- **Exercise requirements**
Continue the blog post about old sewing machines, picking up after its final sentence.

- **Source extract**
┏━━

For quite some time I have had a little idea working in my mind. I mentioned it very shortly in my post about my new old Bernina 730, but I wanted to be prepared for the series to start before I really announce it. But finally here it comes.
As I have said in the above-mentioned post, I love old sewing machines. I love to imagine how the previous owners worked with them, what dresses were created on them, how the rooms they stood in looked like and so on. My Singer Featherweight had a little handwritten note attached to the sewing table with some old adhesive tape, I was so sad when the mechanic who maintained it last year removed it without even asking me.
Now, my idea: I don’t want to leave it at speculating what could have been back then, but try to re-imagine the original environment of my sewing machines as accurately as I can.
First step would be to narrow down the manufacturing date, the older the machine, the more difficult this will be, I fear. Next step is to find information about this time period. How would the world look like, which people were famous, are there important dates in history connected to it? What did the first owner possibly wear, what was eaten at lunchtime, how much did she (or he) pay for the sewing machine. And, third step: What would be sewn on it when it was new? What pattern styles were popular, what fabric would have been considered modern, what could have been the first project made with the new helper.
I plan to make a little series, including the ideas above, featuring each one of my machines. I don’t plan to make it a regular feature, but will post it whenever a project matches.

┗━━

- **Given data**
┏━━

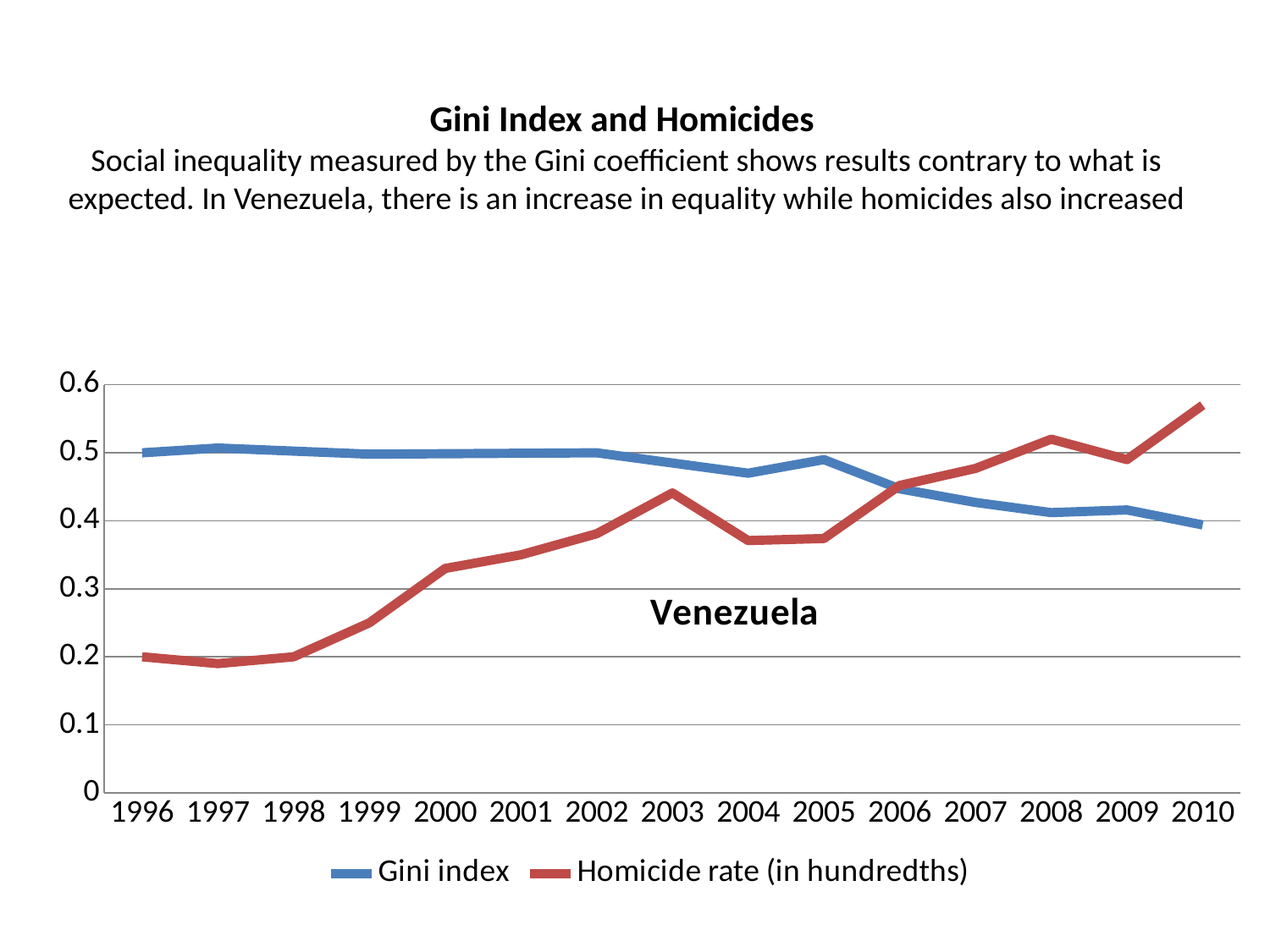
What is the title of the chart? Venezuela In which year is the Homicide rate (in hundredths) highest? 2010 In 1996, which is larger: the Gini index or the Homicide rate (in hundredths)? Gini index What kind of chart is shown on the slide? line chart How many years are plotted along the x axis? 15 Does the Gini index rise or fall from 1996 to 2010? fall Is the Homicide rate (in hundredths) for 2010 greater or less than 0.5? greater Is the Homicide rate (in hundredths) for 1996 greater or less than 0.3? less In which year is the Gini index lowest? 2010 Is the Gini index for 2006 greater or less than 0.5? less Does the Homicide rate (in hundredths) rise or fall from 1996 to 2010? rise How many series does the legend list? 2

┗━━

- **Result of this exercise**
If you own a more or less old machine yourself and want to participate, I would love it! Please feel free to use the icon above and link back to my blog. There are no period restrictions, I am equally open for late 19th century creations or early 1990ies projects.
You can include whatever you want. Dates, facts, photos, recipes, everything you consider helpful to create an image of the time given. But you will have to include a sewing project and it has to be made on the sewing machine presented! Yes, this is the mean part. Feel free to create a breathtaking art-nouveau-gown, but create it only on your period machine, no serger, no zig-zag-stitching, no computer-backed embroidery, you get it
So, are you with me?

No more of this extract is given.